Justinien ordonna seulement par sa novelle 104, que tous les rescrits signés de l'empereur seroient aussi souscrits ou contre - signés par son questeur, auquel répond en France l'office de chancelier.

En France au contraire, dès le commencement de la monarchie, nos rois au lieu de souscrire ou sceller leurs lettres, les scelloient ou faisoient sceller de leur sceau, soit parce que les clercs & les religieux étoient alors presque les seuls qui eussent l'usage de l'écriture, ou plutôt parce que les rois ne voulant pas alors s'assujettir à signer eux - mêmes toutes les lettres expédiées en leur nom, chargerent une personne de confiance de la garde de leur sceau, pour en apposer l'empreinte à ces lettres au lieu de leur signature.

Celui qui étoit dépositaire du sceau du roi, du tems de la premiere race, étoit appellé grand référendaire, parce qu'on lui faisoit le rapport de toutes les lettres qui devoïent être scellées; & comme sa principale fonction étoit de garder le scel royal qu'il portoit toujours sur lui, on le désignoit aussi souvent sous le titre de garde ou porteur du scel royal: gerulus annuli regalis, custos regii sigilli.

Le premier qui soit designé comme chargé du scel royal est Amalsindon, lequel se trouve avoir scellé du sceau de Thierri premier roi de Metz, la charte portant dotation du monastere de Flavigny, au diocèse d'Autun; sigillante, est - il dit, perillustri viro Amalsindone sigillo regio. Le titre de perillustris que l'on donne à cet officier, marque en quelle considération étoit dès - lors celui qui avoit la garde du sceau.

Gregoire de Tours, liv. V. ch. iij. fait mention de Siggo référendaire qui gardoit l'anneau de Sigebert premier, roi d'Austrasie, qui annulum Sigeberti tenuerat; & que Chilperic roi de Soissons, sollicita d'accepter auprès de lui le même emploi qu'il avoit eu près de son frere.

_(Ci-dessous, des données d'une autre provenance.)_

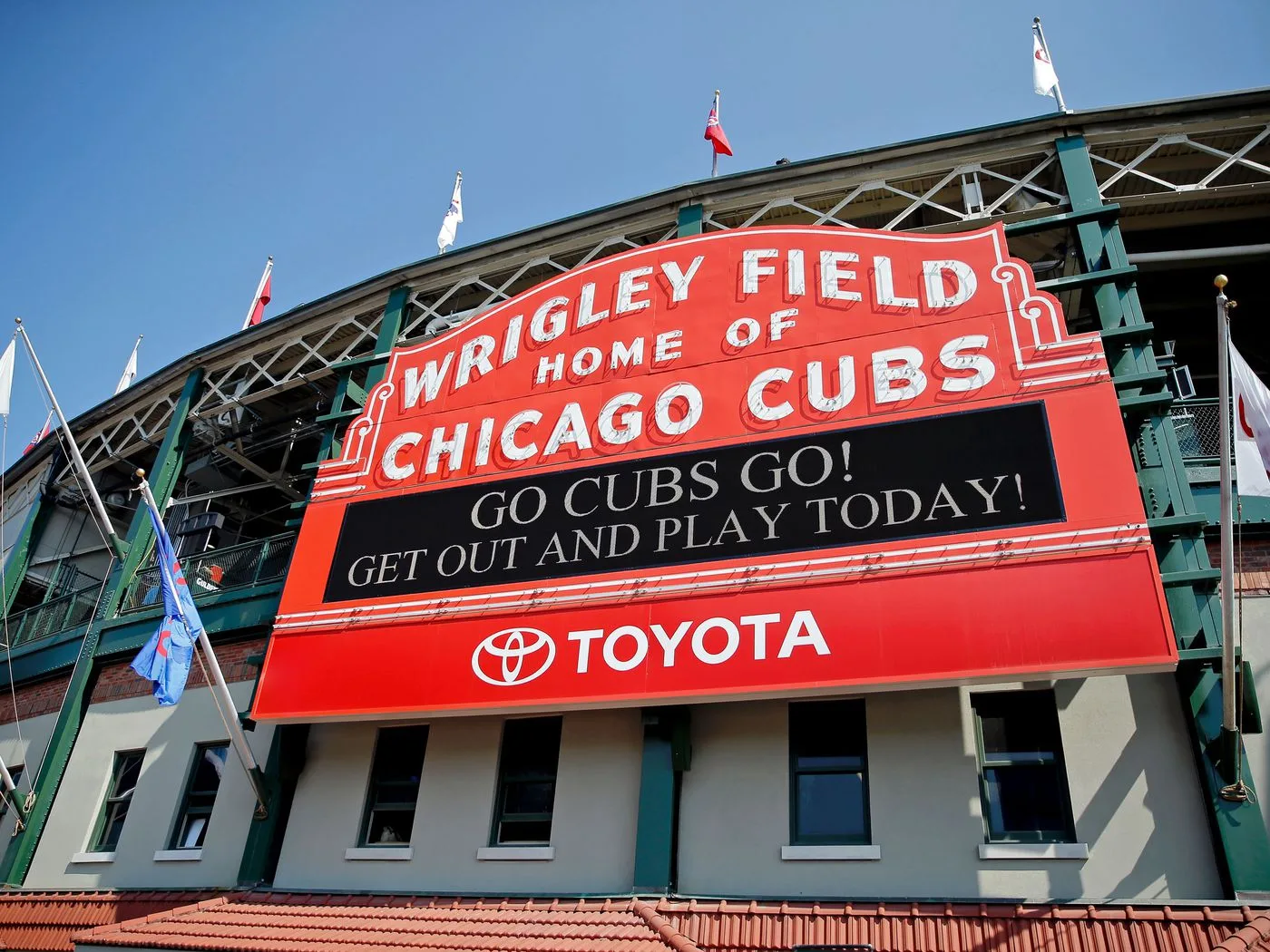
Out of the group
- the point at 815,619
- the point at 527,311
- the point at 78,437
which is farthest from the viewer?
the point at 78,437

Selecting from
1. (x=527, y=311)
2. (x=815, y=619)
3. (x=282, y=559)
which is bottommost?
(x=815, y=619)

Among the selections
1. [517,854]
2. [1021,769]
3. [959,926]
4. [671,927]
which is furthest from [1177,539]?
[517,854]

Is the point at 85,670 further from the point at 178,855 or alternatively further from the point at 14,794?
the point at 178,855

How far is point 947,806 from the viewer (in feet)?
33.5

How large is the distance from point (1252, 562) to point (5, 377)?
56.6ft

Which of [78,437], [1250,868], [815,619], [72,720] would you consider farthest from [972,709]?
[78,437]

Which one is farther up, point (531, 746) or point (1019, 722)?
point (531, 746)

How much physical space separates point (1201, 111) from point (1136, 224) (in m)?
2.16

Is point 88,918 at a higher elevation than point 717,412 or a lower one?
lower

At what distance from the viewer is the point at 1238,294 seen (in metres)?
17.5

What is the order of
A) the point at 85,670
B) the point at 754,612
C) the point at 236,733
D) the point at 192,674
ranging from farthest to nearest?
the point at 85,670
the point at 192,674
the point at 236,733
the point at 754,612

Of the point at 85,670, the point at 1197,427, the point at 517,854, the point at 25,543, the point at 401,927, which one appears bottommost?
the point at 401,927

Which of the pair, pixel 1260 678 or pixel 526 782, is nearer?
pixel 1260 678

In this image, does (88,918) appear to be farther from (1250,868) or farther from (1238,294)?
(1238,294)
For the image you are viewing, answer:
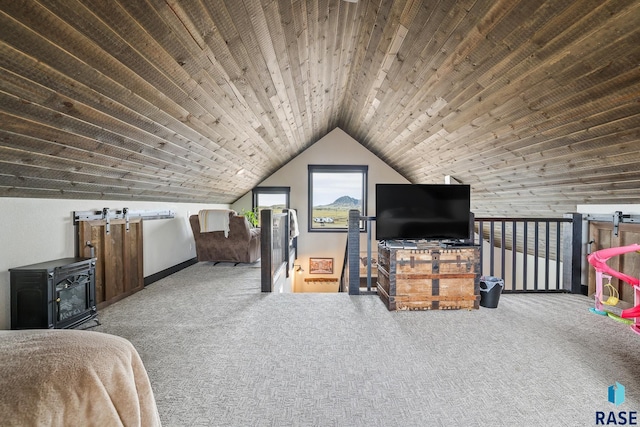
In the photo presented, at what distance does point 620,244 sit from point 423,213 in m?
2.09

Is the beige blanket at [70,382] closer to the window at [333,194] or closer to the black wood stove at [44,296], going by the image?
the black wood stove at [44,296]

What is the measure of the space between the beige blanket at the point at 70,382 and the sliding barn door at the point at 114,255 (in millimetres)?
2307

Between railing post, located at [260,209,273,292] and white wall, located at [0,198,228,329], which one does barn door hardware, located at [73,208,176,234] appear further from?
railing post, located at [260,209,273,292]

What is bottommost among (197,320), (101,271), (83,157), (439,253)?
(197,320)

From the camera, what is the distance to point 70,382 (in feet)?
3.04

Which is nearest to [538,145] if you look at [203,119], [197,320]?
[203,119]

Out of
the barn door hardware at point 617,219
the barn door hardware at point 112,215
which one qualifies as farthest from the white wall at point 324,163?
the barn door hardware at point 617,219

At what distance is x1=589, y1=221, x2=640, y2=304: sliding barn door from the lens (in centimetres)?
301

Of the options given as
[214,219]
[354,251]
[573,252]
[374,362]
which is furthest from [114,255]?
[573,252]

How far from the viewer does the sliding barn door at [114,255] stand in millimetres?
3072

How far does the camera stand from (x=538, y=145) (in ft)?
9.50

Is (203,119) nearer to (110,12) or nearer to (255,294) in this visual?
(110,12)

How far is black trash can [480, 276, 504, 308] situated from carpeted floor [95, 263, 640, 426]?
0.28 feet

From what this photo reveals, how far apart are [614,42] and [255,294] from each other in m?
3.66
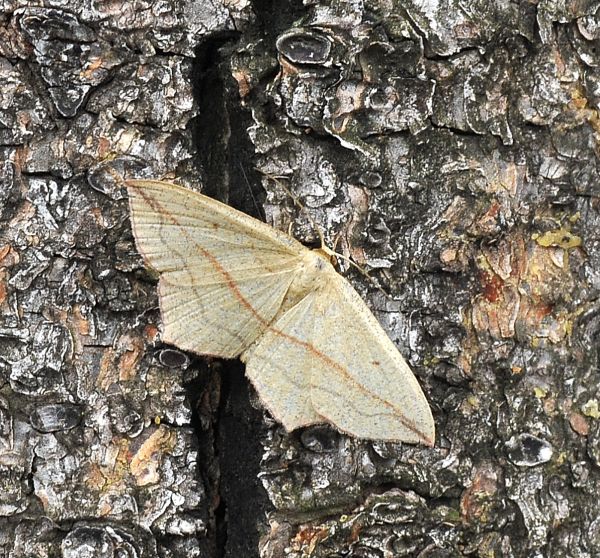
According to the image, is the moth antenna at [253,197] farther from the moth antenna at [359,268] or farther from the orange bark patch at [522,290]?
the orange bark patch at [522,290]

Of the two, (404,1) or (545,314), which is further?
(545,314)

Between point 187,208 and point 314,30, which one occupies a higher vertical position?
point 314,30

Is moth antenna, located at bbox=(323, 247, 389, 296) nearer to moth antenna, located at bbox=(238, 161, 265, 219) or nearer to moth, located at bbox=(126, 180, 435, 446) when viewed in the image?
moth, located at bbox=(126, 180, 435, 446)

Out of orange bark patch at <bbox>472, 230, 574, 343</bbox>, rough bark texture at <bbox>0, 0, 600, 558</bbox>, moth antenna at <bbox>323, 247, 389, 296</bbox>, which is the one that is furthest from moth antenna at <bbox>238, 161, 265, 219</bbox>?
orange bark patch at <bbox>472, 230, 574, 343</bbox>

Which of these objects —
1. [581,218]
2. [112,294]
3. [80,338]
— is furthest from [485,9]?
[80,338]

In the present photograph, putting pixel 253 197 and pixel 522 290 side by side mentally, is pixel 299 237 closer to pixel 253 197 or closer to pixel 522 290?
pixel 253 197

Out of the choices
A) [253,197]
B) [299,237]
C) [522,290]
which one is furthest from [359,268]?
[522,290]

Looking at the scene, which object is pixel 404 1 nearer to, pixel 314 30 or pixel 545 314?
pixel 314 30
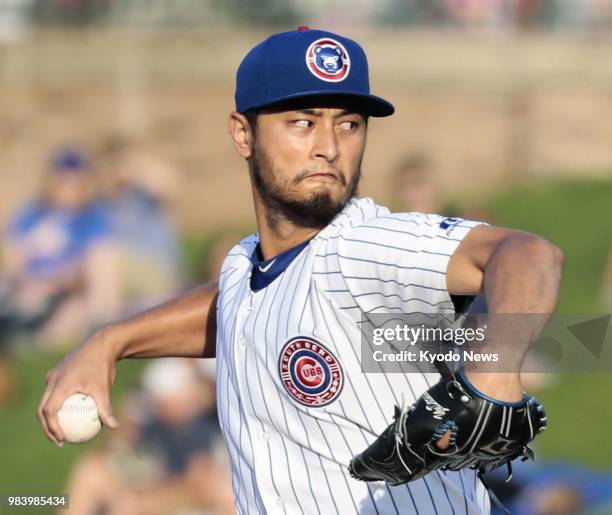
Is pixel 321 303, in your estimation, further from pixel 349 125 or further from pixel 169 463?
pixel 169 463

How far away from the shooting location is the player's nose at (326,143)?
9.72ft

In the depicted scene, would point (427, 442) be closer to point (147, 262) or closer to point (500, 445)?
point (500, 445)

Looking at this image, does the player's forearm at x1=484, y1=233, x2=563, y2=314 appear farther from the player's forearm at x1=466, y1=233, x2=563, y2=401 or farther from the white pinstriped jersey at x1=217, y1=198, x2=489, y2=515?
the white pinstriped jersey at x1=217, y1=198, x2=489, y2=515

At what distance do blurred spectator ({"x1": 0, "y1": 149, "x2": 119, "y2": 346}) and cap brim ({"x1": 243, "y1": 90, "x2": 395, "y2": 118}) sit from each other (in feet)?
18.0

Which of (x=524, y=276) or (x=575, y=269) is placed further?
(x=575, y=269)

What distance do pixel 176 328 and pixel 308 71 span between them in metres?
1.06

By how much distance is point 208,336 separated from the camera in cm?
368

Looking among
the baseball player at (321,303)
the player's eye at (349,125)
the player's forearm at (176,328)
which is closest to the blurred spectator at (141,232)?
the player's forearm at (176,328)

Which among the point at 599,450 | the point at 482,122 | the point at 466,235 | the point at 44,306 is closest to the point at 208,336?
the point at 466,235

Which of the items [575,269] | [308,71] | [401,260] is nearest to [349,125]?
[308,71]

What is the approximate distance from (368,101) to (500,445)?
3.68ft

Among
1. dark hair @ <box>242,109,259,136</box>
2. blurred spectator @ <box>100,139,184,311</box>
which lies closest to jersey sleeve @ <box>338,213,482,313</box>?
dark hair @ <box>242,109,259,136</box>

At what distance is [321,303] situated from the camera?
2.82m

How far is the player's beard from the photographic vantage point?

Sous Clotaire II. Ansbert archevêque de Rouen fut chargé de cette fonction, ainsi qu'il est dit en sa vie, écrite par Angrade ou Aigrade religieux bénédictin, qui fait mention que ce prélat étoit conditor regalium privilegiorum, & gerulus annuli regalis quo eadem signabantur privibegia.

Surius en la vie de S. Oüen, qui fut grand référendaire de Dagobert premier, & ensuite de Clovis II. son fils, dit qu'il gardoit le scel ou anneau du roi pour sceller toutes les lettres & édits qu'il rédigeoit par écrit: ad obsignanda scripta vel edicta regia quoe ab ipso conscribebantur, sigillum vel annulum regis custodiebat. Aimoin, liv. IV. ch. xlj. & le moine Sigebert en sa chronique de l'année 637, font aussi mention que S. Oüen avoit la garde de l'anneau ou scel royal dont il scelloit toutes les lettres du roi qui devoient être publiques.

On lit en la vie de S. Bonit évêque de Clermont en Auvergne, qu'étant aimé très - particulierement de Sigebert III. roi d'Austrasie, il fut pourvu de l'office de référendaire, en recevant de la main du roi son anneau, annulo ex manu regis accepto.

Du tems de Clotaire III. la même fonction étoit remplie par un nommé Robert: quidam illustris Robertus nomine, generosa ex stirpe proditus, gerulus fuerat annuli regii Clotarii; c'est ainsi que s'explique Aigrard qui a écrit la vie de Ste Angradisine sa fille.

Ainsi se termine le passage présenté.